October 19, 2018 Malaga SP

The aire we are staying at is owned by a Spanish/British couple who are RV’ers’ also.  You can tell as they designed it in a way that is really user friendly, their experience shows.  They are considering a trip to the US so we exchanged some information with them.  

Later in the day we headed into Malaga which is a town we are both familiar with from school.  We took a local bus into town, as we came around a point of land we had our first view of the harbor.  To our dismay their were 3 cruise ships in port including the largest one we have ever seen.  It turns out there was actually a 4th one but it was a sailing cruise ship and did not stand out.  We knew then that the town would be packed.

Two of the cruise ships in port, the one in the foreground is a normal sized one, the one in the background is the largest we have ever seen.

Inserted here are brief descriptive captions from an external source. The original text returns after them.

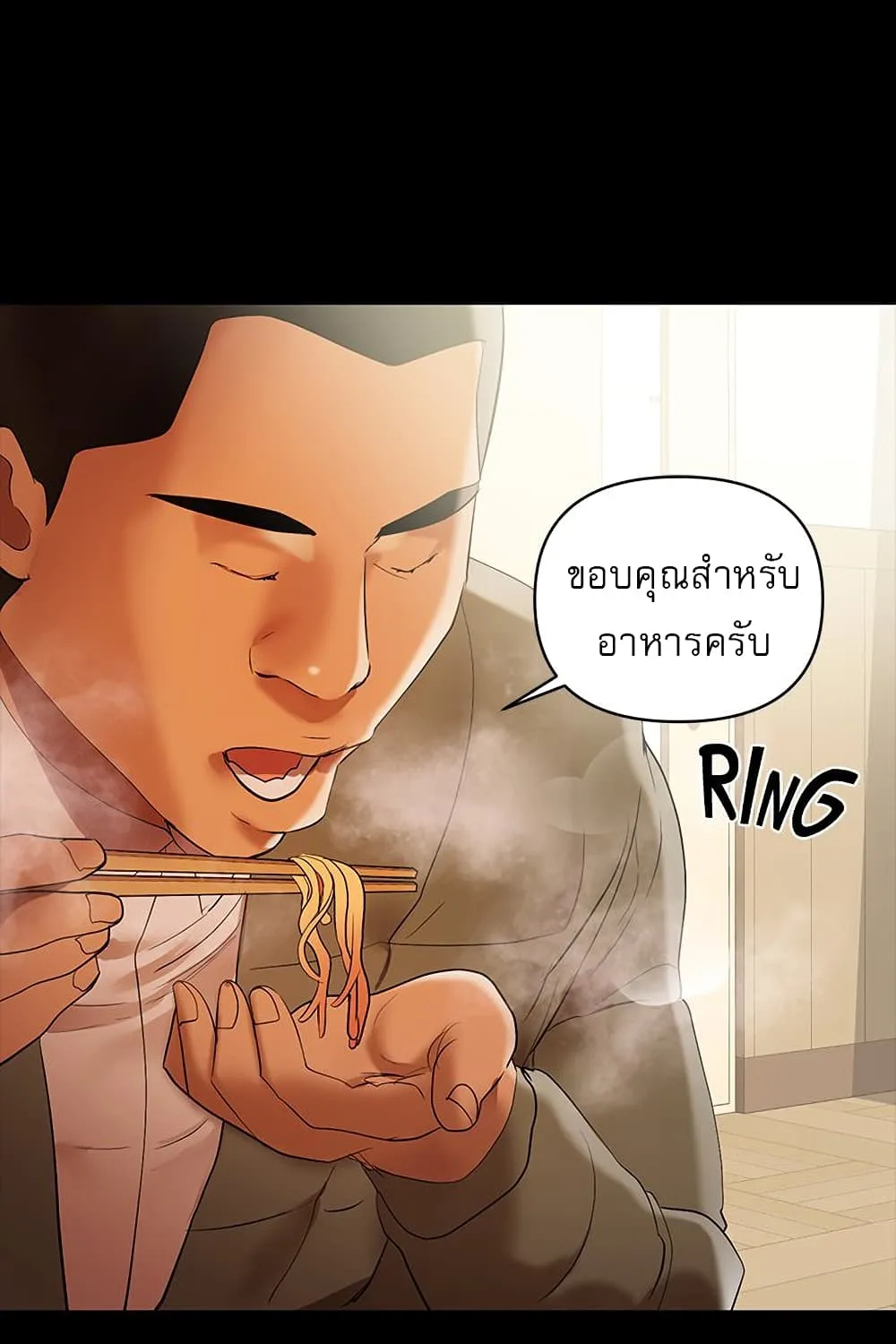 A Baby’s Nest - หน้า 56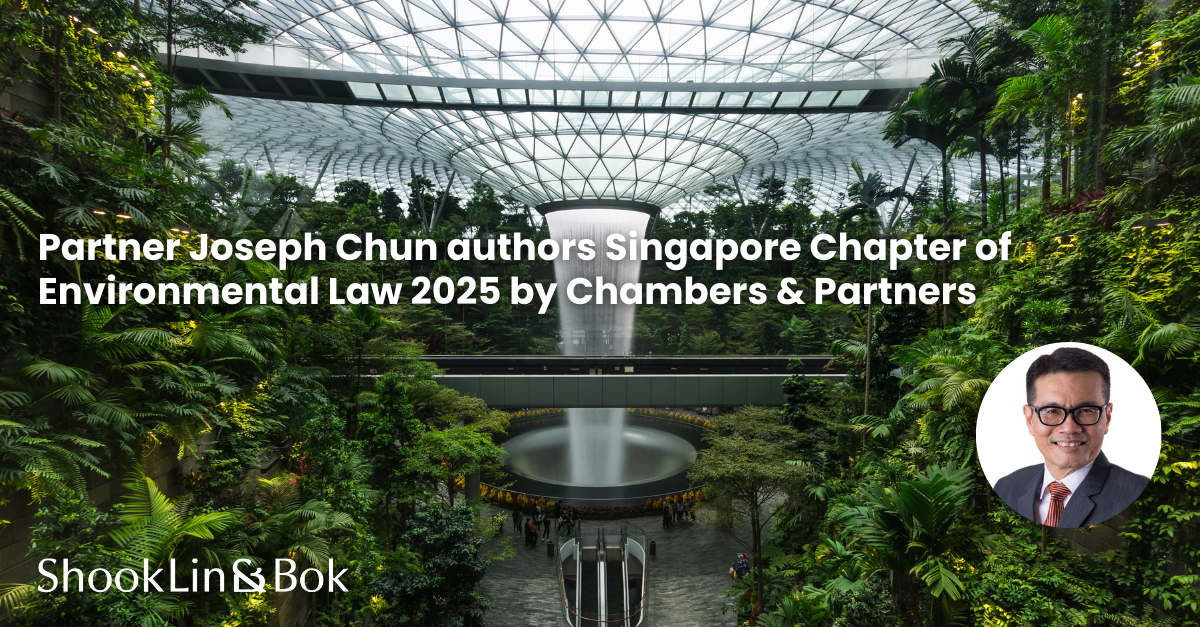 Joseph Environmental Law 2025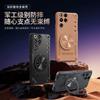For RedMagic 11 Pro Plus Case Magnetic 360° Ring Phone Cover For ZTE Nubia Red Magic 11 Pro+ Armored Shock-Absorbing Bumper
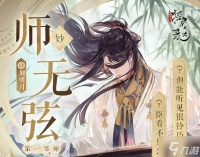 摇光录乱世公主师无弦角色攻略 无弦角色介绍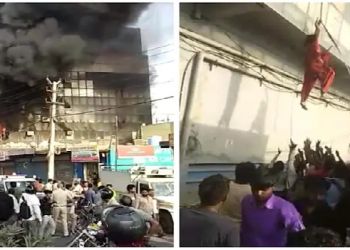 Delhi Mundka fire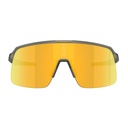 OAKLEY Sonnenbrille Sutro Lite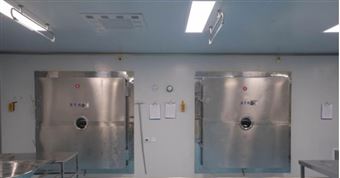 LYO-5生产型冻干机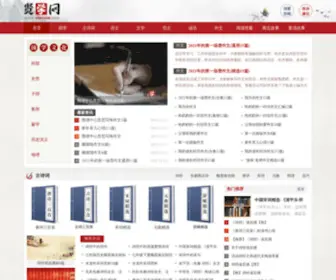 Xianxue.com(贤学网) Screenshot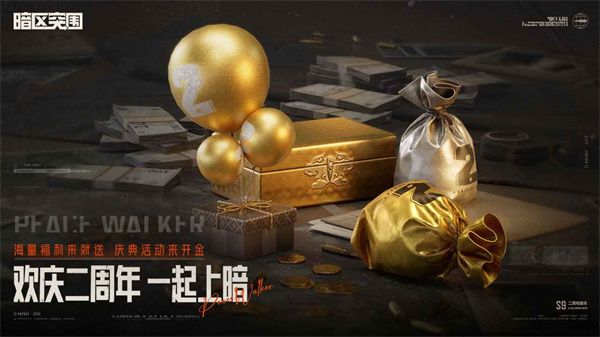 騰訊暗區(qū)突圍手游 v1.0.156 安卓官方版 3
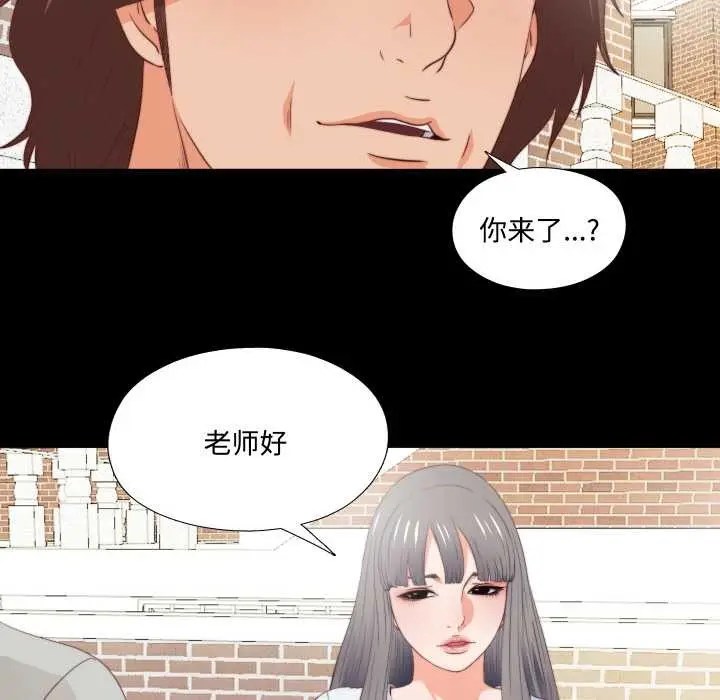 漫画《无法上色的关系》第3话第64张图
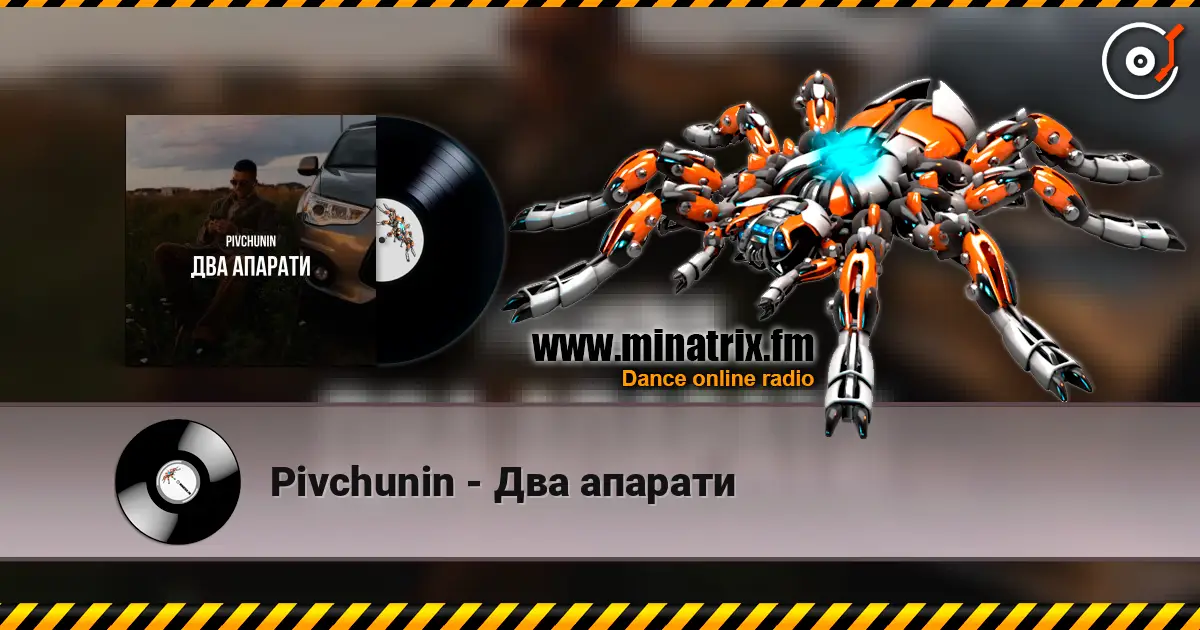 Pivchunin - Два апарати escuchar en línea en alta calidad | Minatrix.FM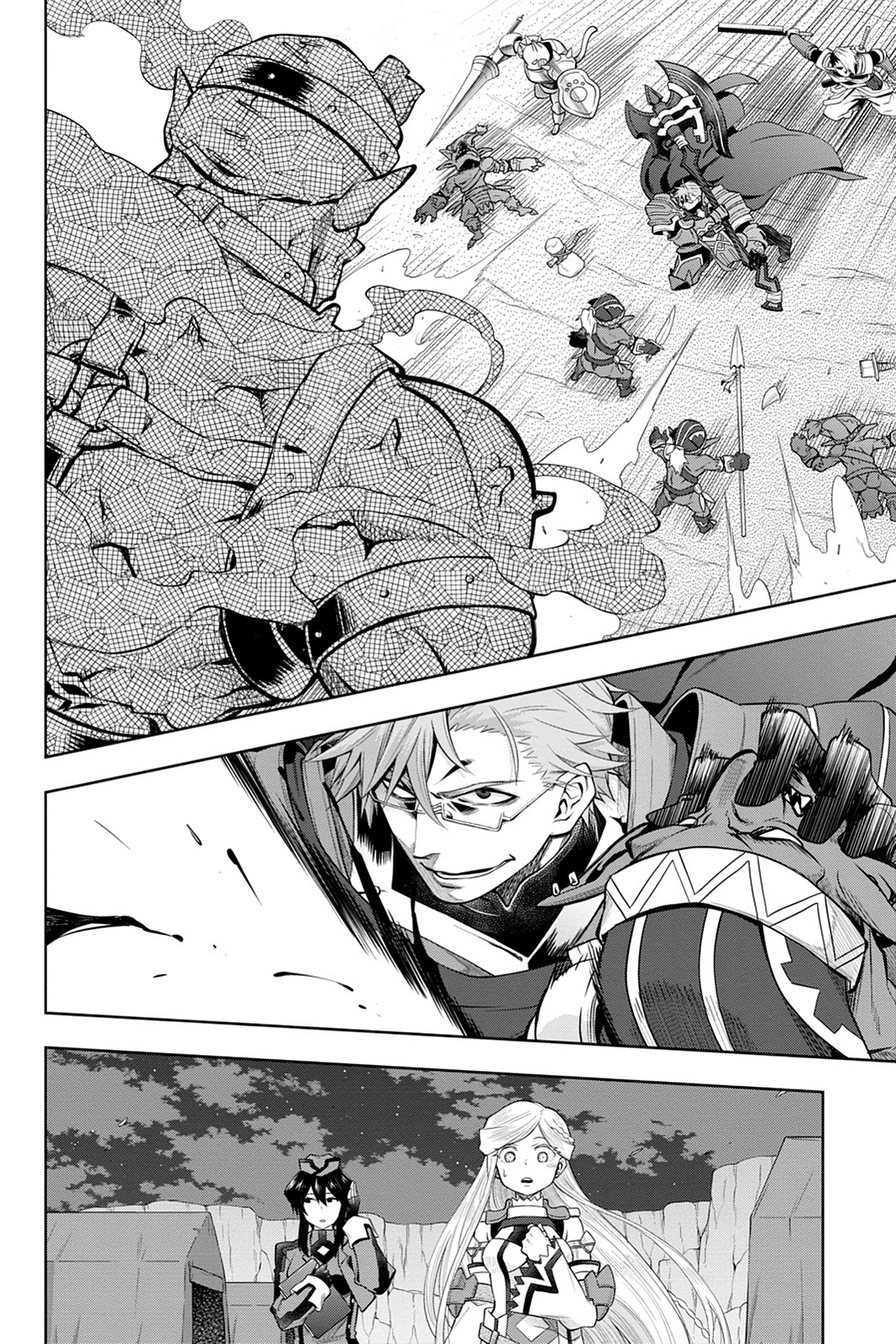 Log Horizon Chapter 45 page 12 - 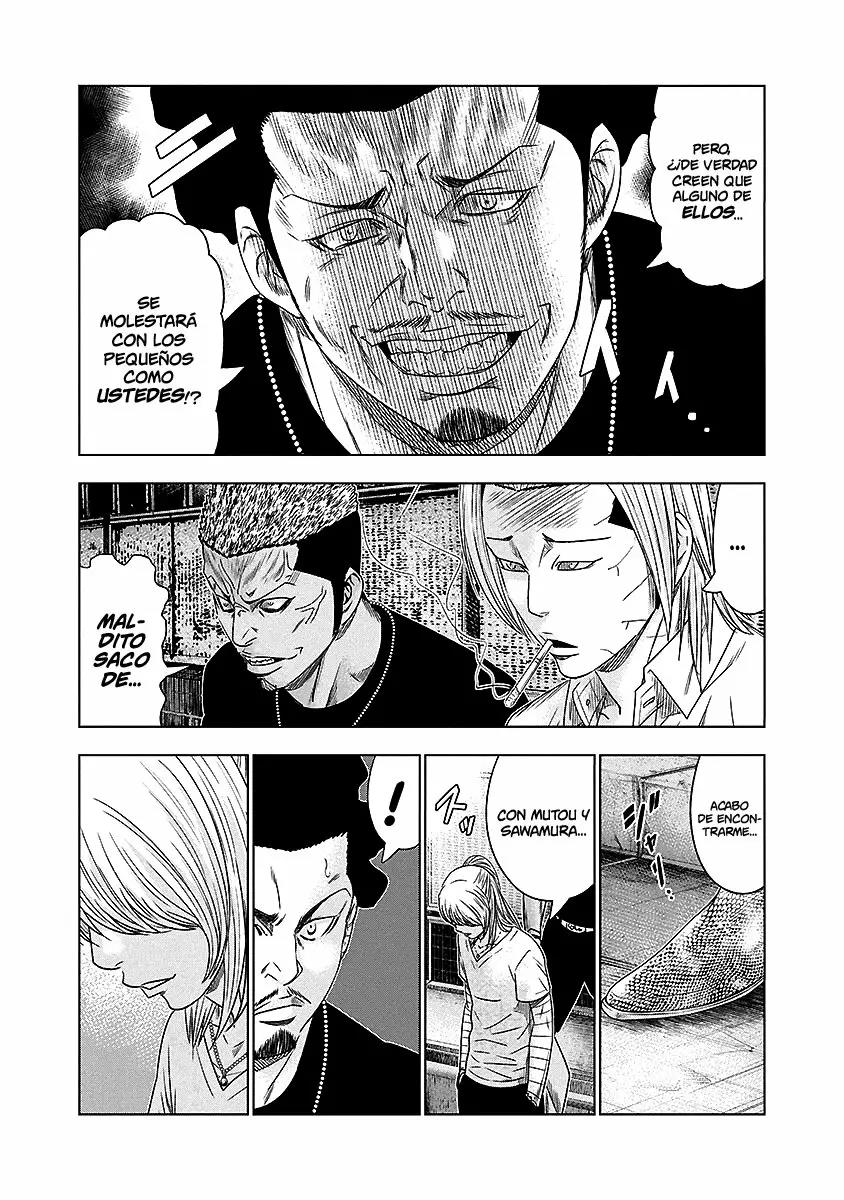 Read Out ES Manga Online
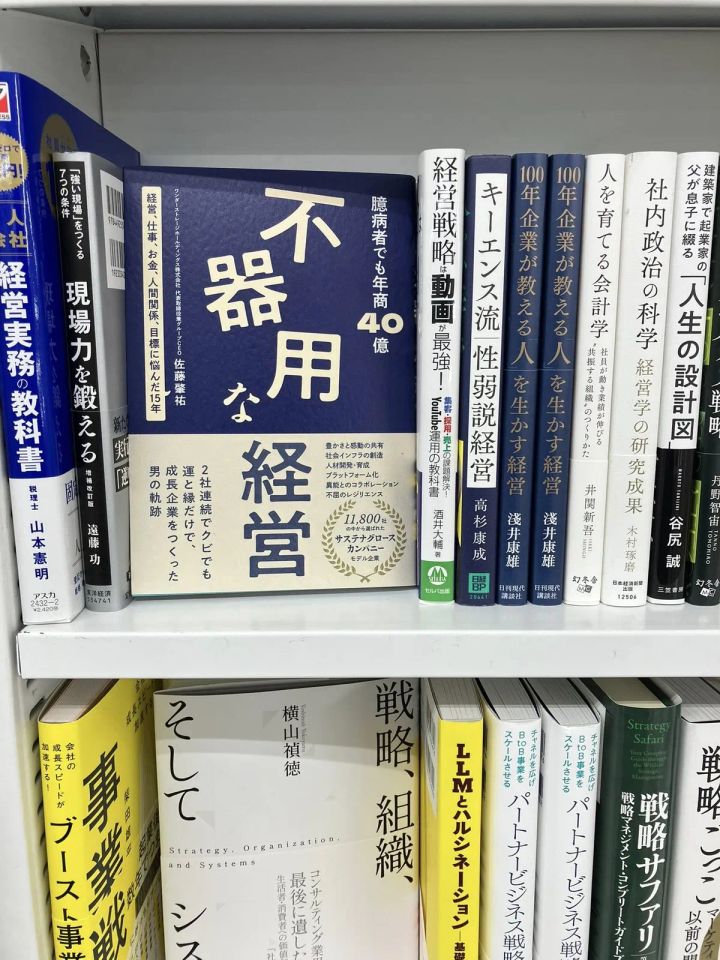 書店の経営書コーナーに面陳列された『不器用な経営』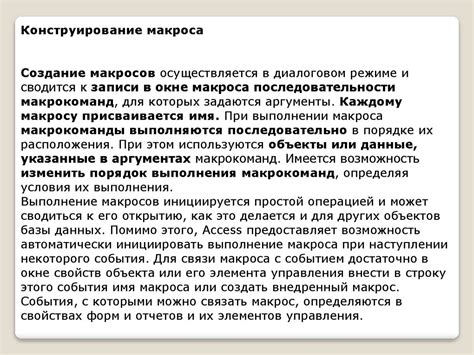 Создание таблиц баз данных: полное руководство по шагам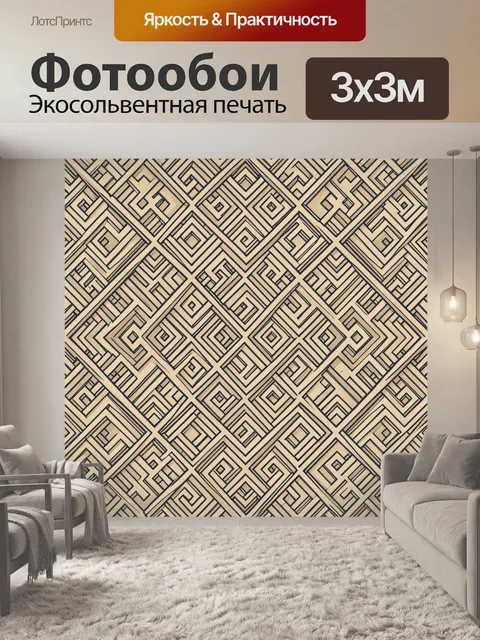 Фотообои Геометрический ромбический орнамент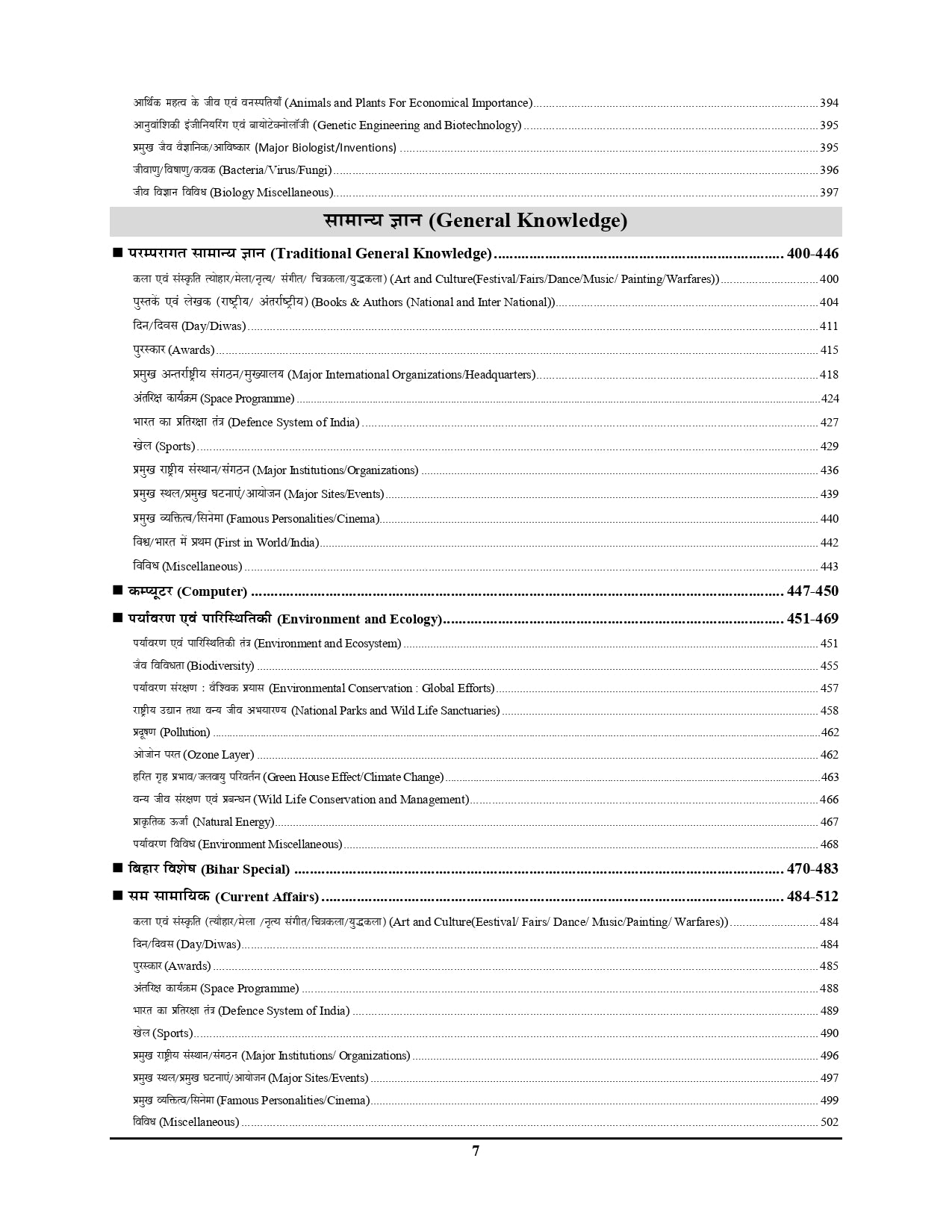 Bihar SI Daroga (Pre) Chapterwise Solved Papers 2025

Malaga had a really nice vibe to it, and we enjoyed wandering around town.  As usual we checked out the cathedral, the castle (Arabic), and some old buildings.  The old town is dwarfed by the new town, but it was still quite large.  The Spanish do a great job of making their down town cores pedestrian friendly.  The walkways are wide, and most streets have very limited access for cars and delivery trucks, so the roads can also safely be used for pedestrian traffic.  Ton really loves how they make it easy to enjoy a stroll.

Typical Spanish “street” scene.

The high light of the day was the Picasso Museum.  Picasso was originally from Malaga and the museum did a good job of showing the different phases of his development.  Unfortunately there are no photos allowed in the museum. It is an excellent museum without having any of his famous works.  Because of this they focused more on how his work developed from his early days as a student until his late works in his 90’s.

Interior courtyard of the Picasso Museum.

After that we were wandering down a street looking for the market when we came upon an old bar that looked interesting, it was founded in 1840 and was the official supplier of Sherrie for Queen Isabel II before she abdicated and moved to France.  They served glasses of different sherries out of giant wooden casks.  They had a variety of different local sherries which is a regional specialty around Malaga.  They also had a very interesting way of keeping the tab, after you order they take a piece of chalk and write the amount you owe for the round on the wooden bar in front of you.  It’s simple and you know right where you stand, and as an Englishman next to us explained you do not have to worry about losing your spot at the bar when you go to the bathroom, because for someone to take your spot at the bar, they also inherit your tab! Unfortunately we forgot to get a liter to go.

Some of the many Sherries for sale.

We ended the evening sitting around with the owner of the aire and two English couples where we were given some excellent advice about travel.  Malaga was another great stop, we can see why people flock to the Costa del Sol.